I am not and never really have been mentally stable. I have always been really hesitant of taking new medications. I had a blood test that tested my vitamin D, it was 17.9, lowest normal number was 35. I got a once weekly 50,000 IU medication to take for a month. I just feel like that is an extremely excessive amount of vitamin D to take, I'd only feel comfortable taking a 50% Daily Value Pill or 100% daily value pill, but not a mega dose pill. I just find that that is asking for health trouble and I am not feeling comfortable taking it, even thinking about taking it nearly gives me a panic attack. I have feeling anxiety over taking any new pills even when I should, like if they change the dose of my thyroid medication that freaks me out too, but I take it because it makes me feel horrible if I don't and is a lifelong medication. I got told to take the prescription then take over the counter 2-5,000 IU pills daily to keep my vitamin D level up. I just feel weird because my last vitamin D pill was a daily pill at a smaller dose, not a once a week mega dose. I don't even want to know what daily value the vitamin D pill is, it is ridiculous.

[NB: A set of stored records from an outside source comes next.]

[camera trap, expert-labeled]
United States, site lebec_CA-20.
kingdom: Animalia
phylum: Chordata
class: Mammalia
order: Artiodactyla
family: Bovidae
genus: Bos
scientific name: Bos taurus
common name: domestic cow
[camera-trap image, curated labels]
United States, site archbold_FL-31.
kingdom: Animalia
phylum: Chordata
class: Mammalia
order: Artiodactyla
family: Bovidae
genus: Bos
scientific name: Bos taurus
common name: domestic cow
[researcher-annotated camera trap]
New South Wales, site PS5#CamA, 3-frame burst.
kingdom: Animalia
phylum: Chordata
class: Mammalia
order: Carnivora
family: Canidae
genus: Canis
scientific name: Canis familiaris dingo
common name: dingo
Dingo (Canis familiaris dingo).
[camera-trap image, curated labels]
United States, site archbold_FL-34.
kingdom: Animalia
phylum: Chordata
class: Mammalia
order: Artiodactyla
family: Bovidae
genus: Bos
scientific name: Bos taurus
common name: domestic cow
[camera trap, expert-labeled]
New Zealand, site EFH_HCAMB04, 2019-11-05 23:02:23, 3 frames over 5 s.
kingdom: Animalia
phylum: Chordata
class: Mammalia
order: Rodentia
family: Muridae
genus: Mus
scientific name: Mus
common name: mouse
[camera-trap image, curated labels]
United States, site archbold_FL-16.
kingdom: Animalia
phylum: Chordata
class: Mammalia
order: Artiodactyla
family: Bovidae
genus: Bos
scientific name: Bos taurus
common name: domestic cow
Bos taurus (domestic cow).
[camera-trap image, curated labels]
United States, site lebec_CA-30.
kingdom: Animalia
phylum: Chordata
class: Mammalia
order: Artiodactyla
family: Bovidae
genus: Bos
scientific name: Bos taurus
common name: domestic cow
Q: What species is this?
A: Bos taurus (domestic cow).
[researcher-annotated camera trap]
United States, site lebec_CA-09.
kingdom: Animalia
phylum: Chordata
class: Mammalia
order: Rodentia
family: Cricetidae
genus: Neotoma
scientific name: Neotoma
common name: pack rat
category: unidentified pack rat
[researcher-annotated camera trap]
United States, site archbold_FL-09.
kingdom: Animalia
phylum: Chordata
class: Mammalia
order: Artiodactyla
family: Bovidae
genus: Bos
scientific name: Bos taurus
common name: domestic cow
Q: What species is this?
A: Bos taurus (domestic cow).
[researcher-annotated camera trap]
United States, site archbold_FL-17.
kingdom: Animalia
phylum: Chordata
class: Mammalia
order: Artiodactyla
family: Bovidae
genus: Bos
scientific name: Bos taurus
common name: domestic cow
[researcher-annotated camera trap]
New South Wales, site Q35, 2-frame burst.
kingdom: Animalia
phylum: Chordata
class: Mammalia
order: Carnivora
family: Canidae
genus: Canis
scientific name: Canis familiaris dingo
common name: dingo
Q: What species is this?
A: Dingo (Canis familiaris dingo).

I have no symptoms of vitamin D deficiency and don't see why it is important to take the pill. It hasn't effected me at all.

----------


## maxthegreat

@Smalm
 did you ever start taking the 50,000 IU? Low vitamin D can link to joint pain, insomnia, exhaustion, and anxiety and depression to name a few. What are your levels at now? Not getting it corrected can cause long term side effects.

----------


## Smalm

My levels have dropped even lower, to 13, when last checked. I have bad insomnia but it also runs in the family. I plan on getting my thyroid checked on January 7th 2020 and if they stick me back on my thyroid pills I plan on taking vitamin D pills or a multivitamin that contains vitamin D. I tried to take a 400 IU vitamin D pill with a meal and was dry heaving and wretching all day and had heart palpitations. I seem to not have heart palpitations on vitamin D pills when I am on my thyroid meds. I for now am eating milk, eggs, and otherslightly fortified foods to try to keep it from dropping more. I just hate the side effects of the pill. I think its only worse with me not being on my thyroid pills and having liver problems at the moment.

----------


## Kimbra

> My levels have dropped even lower, to 13, when last checked. I have bad insomnia but it also runs in the family. I plan on getting my thyroid checked on January 7th 2020 and if they stick me back on my thyroid pills I plan on taking vitamin D pills or a multivitamin that contains vitamin D. I tried to take a 400 IU vitamin D pill with a meal and was dry heaving and wretching all day and had heart palpitations. I seem to not have heart palpitations on vitamin D pills when I am on my thyroid meds. I for now am eating milk, eggs, and otherslightly fortified foods to try to keep it from dropping more. I just hate the side effects of the pill. I think its only worse with me not being on my thyroid pills and having liver problems at the moment.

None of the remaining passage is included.